--- PROVIDED ENTRIES Enclosed Below ---

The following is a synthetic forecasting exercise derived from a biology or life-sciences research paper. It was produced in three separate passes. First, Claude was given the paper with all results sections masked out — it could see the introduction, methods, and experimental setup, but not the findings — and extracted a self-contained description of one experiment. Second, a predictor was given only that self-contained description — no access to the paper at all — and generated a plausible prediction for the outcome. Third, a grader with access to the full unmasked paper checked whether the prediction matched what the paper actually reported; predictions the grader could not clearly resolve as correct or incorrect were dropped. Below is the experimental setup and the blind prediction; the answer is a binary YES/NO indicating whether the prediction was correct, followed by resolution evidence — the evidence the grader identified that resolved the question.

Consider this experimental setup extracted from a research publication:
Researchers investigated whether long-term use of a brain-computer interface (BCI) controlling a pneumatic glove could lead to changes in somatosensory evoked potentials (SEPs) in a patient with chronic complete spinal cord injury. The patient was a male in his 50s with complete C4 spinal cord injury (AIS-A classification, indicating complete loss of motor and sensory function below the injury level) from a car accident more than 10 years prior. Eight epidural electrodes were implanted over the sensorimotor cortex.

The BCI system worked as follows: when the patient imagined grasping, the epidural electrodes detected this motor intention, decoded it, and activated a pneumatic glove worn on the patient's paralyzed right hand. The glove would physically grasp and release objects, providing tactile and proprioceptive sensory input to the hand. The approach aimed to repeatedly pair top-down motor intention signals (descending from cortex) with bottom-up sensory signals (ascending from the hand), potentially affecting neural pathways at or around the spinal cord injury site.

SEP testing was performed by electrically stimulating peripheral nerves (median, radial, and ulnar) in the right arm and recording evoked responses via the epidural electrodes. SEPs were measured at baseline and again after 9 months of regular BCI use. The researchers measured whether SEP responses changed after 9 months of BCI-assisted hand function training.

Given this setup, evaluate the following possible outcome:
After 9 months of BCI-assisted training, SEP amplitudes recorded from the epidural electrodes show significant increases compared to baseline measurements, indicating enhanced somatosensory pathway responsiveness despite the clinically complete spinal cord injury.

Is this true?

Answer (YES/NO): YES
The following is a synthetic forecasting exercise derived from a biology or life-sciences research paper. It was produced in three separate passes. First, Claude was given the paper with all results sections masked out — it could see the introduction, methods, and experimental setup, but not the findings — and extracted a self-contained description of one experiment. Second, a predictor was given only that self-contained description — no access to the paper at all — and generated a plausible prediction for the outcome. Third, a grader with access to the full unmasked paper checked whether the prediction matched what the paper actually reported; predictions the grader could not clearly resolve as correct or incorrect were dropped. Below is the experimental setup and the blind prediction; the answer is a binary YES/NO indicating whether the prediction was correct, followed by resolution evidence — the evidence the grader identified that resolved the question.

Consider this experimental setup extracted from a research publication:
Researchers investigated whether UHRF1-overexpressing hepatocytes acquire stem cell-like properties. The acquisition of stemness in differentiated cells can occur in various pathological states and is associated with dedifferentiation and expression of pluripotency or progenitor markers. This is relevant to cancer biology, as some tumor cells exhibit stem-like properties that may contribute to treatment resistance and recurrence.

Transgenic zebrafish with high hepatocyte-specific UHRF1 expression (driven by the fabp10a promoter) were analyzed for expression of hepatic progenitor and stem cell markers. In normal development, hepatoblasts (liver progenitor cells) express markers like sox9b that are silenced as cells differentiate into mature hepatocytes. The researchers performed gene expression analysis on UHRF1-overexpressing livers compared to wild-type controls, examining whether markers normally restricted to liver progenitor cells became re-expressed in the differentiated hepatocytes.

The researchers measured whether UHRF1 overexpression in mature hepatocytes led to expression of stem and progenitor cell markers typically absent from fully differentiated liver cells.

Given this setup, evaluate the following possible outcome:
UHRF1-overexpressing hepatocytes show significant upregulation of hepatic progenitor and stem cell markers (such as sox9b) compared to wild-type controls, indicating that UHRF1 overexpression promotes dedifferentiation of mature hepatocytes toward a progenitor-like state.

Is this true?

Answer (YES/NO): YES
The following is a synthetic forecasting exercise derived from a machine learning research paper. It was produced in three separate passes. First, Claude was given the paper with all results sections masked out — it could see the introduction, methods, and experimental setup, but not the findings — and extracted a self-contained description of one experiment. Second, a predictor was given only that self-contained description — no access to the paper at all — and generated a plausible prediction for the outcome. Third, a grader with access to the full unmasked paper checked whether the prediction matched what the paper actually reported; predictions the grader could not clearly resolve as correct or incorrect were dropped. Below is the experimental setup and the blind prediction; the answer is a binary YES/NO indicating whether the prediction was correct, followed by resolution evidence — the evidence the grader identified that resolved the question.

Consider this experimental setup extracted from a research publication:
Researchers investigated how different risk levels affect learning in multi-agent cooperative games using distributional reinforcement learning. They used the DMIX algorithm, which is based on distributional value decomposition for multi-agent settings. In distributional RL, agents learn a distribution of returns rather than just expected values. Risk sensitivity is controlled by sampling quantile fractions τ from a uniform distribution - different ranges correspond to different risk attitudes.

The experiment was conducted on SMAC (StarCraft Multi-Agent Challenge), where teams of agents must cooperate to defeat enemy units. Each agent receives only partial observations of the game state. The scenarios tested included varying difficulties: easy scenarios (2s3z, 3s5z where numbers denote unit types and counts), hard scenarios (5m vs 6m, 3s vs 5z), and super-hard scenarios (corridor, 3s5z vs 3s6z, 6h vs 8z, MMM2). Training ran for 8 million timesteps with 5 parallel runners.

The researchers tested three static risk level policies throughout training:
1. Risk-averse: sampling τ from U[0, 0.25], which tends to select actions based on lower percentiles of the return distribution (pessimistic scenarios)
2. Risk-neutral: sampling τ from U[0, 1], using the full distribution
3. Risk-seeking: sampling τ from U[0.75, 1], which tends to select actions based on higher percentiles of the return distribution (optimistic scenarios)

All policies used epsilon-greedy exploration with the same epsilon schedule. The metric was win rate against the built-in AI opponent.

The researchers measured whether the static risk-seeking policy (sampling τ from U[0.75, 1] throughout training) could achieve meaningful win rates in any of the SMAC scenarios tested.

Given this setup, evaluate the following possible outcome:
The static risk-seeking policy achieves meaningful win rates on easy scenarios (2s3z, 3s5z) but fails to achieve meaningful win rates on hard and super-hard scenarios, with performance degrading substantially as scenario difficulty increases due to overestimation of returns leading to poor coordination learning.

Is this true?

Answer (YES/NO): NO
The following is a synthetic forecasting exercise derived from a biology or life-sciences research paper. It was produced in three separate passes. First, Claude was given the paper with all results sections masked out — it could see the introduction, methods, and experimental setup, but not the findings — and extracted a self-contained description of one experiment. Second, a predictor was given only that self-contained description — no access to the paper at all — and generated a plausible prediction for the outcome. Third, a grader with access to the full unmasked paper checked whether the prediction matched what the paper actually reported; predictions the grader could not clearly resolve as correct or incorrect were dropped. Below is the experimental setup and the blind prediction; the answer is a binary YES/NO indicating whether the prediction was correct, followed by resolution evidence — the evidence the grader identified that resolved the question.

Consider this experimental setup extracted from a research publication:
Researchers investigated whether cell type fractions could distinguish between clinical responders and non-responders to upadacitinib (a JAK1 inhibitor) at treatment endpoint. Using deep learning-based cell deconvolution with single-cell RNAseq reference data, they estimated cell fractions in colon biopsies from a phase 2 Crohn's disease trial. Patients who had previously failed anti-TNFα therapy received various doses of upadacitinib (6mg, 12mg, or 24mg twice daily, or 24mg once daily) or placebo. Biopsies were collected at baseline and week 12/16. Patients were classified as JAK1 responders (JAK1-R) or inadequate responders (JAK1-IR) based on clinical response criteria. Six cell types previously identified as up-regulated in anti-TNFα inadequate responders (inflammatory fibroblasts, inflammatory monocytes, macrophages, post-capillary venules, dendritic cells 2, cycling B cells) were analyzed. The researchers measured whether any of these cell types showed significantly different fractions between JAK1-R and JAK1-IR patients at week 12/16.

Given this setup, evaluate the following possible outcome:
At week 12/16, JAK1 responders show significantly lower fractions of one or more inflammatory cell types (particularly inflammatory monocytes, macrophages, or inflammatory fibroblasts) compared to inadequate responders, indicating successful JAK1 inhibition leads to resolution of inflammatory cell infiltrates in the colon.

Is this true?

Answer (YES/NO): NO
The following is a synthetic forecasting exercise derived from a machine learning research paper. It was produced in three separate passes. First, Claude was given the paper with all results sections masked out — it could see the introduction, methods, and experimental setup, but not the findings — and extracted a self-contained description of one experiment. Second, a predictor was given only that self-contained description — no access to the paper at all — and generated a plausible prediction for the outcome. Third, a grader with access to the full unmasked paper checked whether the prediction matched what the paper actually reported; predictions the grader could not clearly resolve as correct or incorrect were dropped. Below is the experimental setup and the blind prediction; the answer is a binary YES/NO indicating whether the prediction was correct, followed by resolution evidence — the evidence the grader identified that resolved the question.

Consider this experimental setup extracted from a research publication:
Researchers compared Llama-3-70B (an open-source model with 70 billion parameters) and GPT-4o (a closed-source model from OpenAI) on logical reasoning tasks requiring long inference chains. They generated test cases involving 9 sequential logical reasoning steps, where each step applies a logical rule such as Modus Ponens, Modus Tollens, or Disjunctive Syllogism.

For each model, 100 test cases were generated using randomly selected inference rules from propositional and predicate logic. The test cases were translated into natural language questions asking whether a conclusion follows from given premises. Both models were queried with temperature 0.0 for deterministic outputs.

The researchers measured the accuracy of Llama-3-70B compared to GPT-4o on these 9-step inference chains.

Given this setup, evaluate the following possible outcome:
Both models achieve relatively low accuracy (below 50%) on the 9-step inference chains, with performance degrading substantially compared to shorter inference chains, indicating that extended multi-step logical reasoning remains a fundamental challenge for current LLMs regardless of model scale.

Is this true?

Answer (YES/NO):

--- End of Enclosed PROVIDED ENTRIES ---

Among the records, find every line holding the word "performed" and copy it.

SEP testing was performed by electrically stimulating peripheral nerves (median, radial, and ulnar) in the right arm and recording evoked responses via the epidural electrodes. SEPs were measured at baseline and again after 9 months of regular BCI use. The researchers measured whether SEP responses changed after 9 months of BCI-assisted hand function training.
Transgenic zebrafish with high hepatocyte-specific UHRF1 expression (driven by the fabp10a promoter) were analyzed for expression of hepatic progenitor and stem cell markers. In normal development, hepatoblasts (liver progenitor cells) express markers like sox9b that are silenced as cells differentiate into mature hepatocytes. The researchers performed gene expression analysis on UHRF1-overexpressing livers compared to wild-type controls, examining whether markers normally restricted to liver progenitor cells became re-expressed in the differentiated hepatocytes.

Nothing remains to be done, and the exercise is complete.